→ TASK PROMPT
Could you set down every entry exactly as it stands, without the images?

Dataset records
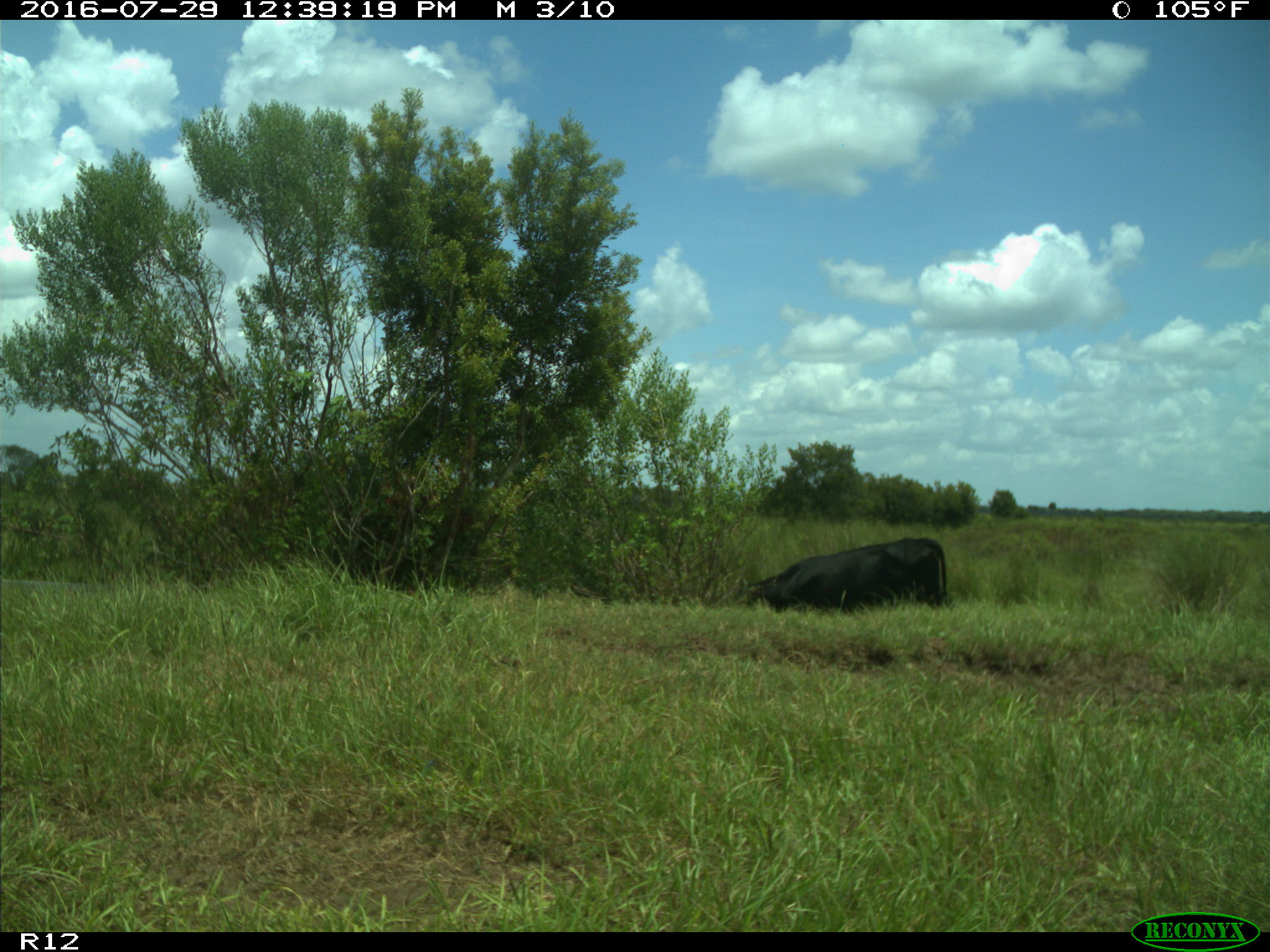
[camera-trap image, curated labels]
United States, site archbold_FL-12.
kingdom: Animalia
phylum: Chordata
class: Mammalia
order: Artiodactyla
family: Bovidae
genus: Bos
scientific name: Bos taurus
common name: domestic cow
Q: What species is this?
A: Bos taurus (domestic cow).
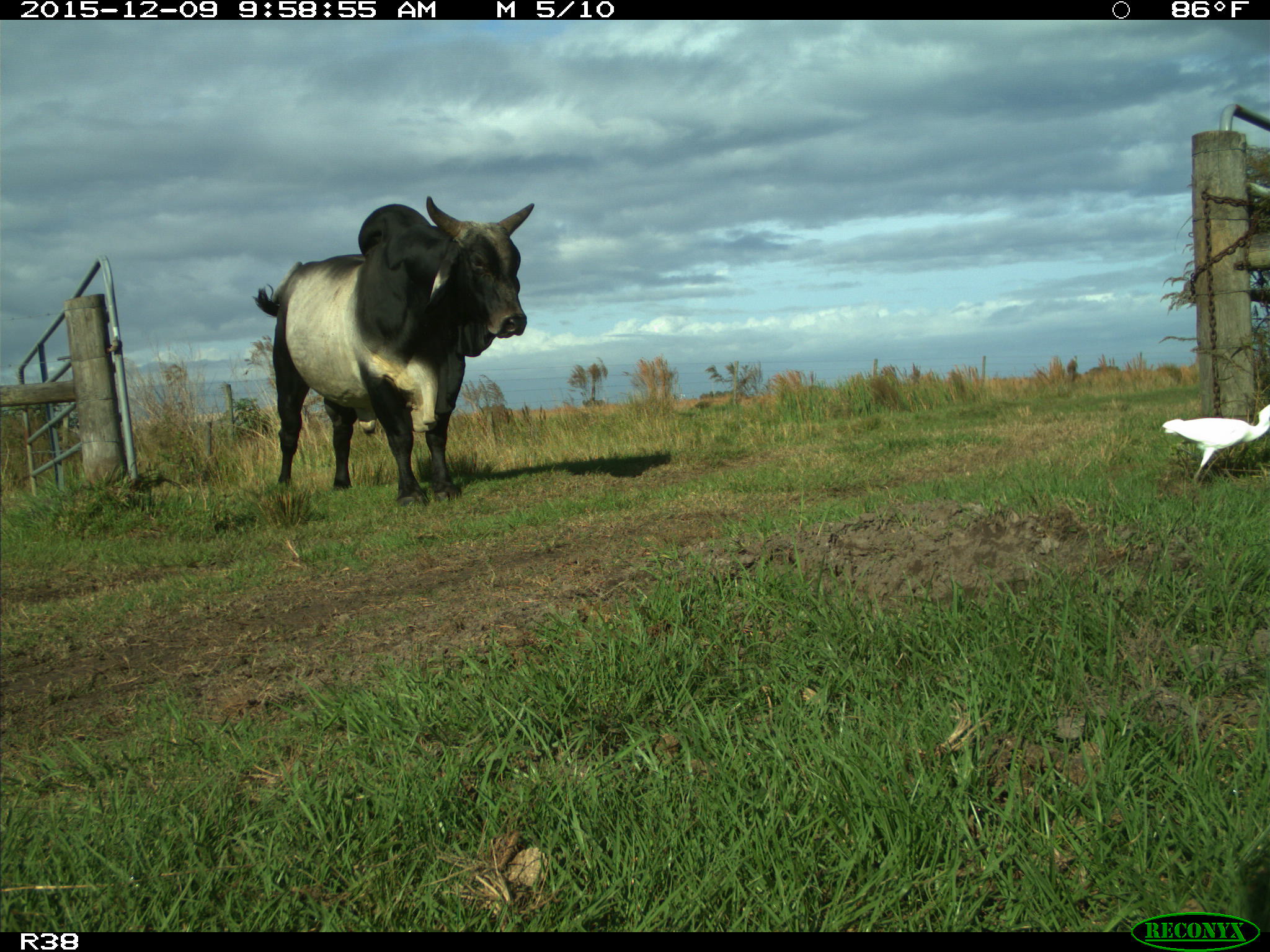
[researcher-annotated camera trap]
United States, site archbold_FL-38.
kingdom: Animalia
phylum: Chordata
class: Mammalia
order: Artiodactyla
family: Bovidae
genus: Bos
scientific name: Bos taurus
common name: domestic cow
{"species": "Bos taurus (domestic cow)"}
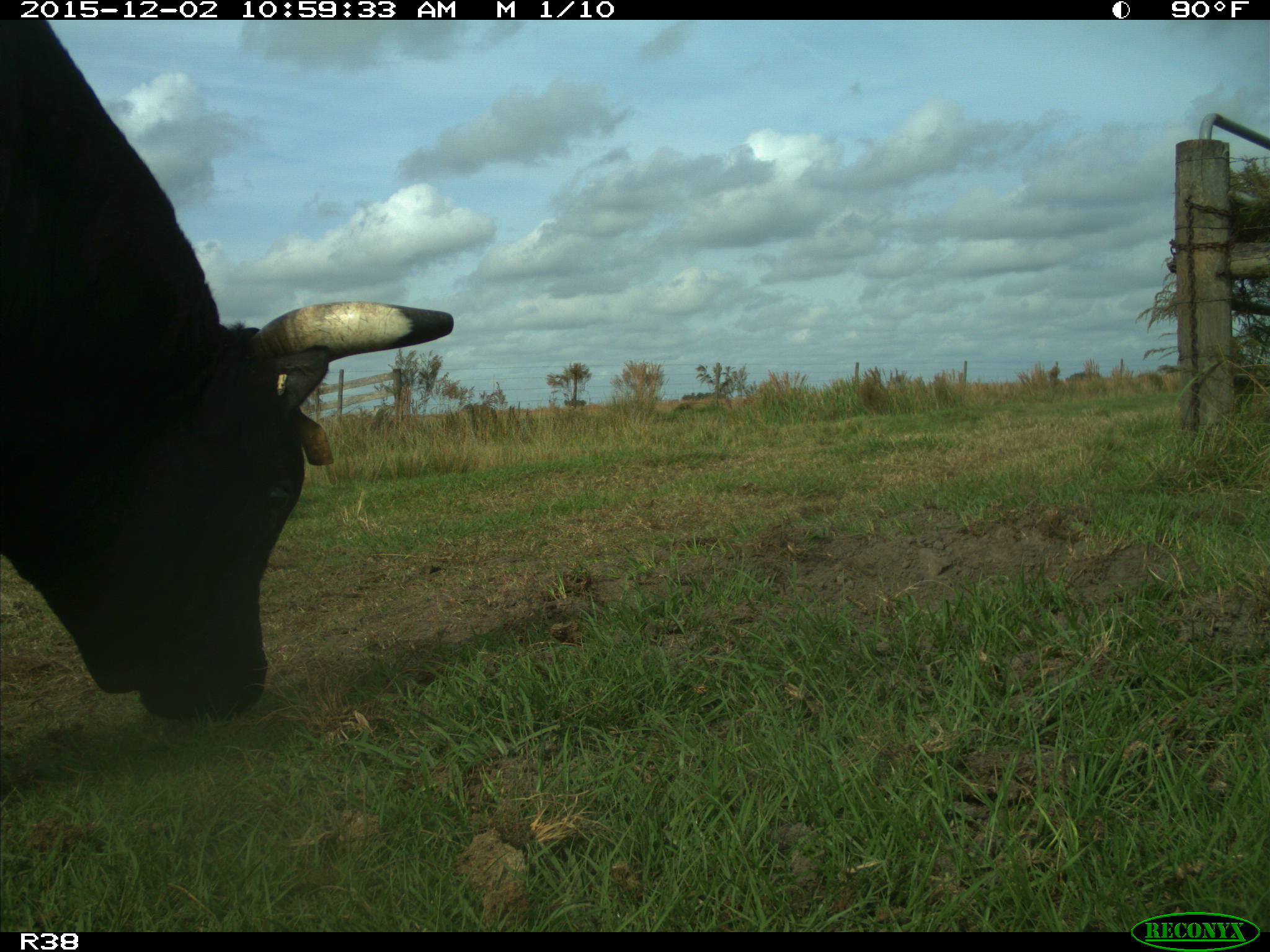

→ EXERCISE OUTPUT
[camera-trap image, curated labels]
United States, site archbold_FL-12.
kingdom: Animalia
phylum: Chordata
class: Mammalia
order: Artiodactyla
family: Bovidae
genus: Bos
scientific name: Bos taurus
common name: domestic cow
Q: What species is this?
A: Bos taurus (domestic cow).
[researcher-annotated camera trap]
United States, site archbold_FL-38.
kingdom: Animalia
phylum: Chordata
class: Mammalia
order: Artiodactyla
family: Bovidae
genus: Bos
scientific name: Bos taurus
common name: domestic cow
{"species": "Bos taurus (domestic cow)"}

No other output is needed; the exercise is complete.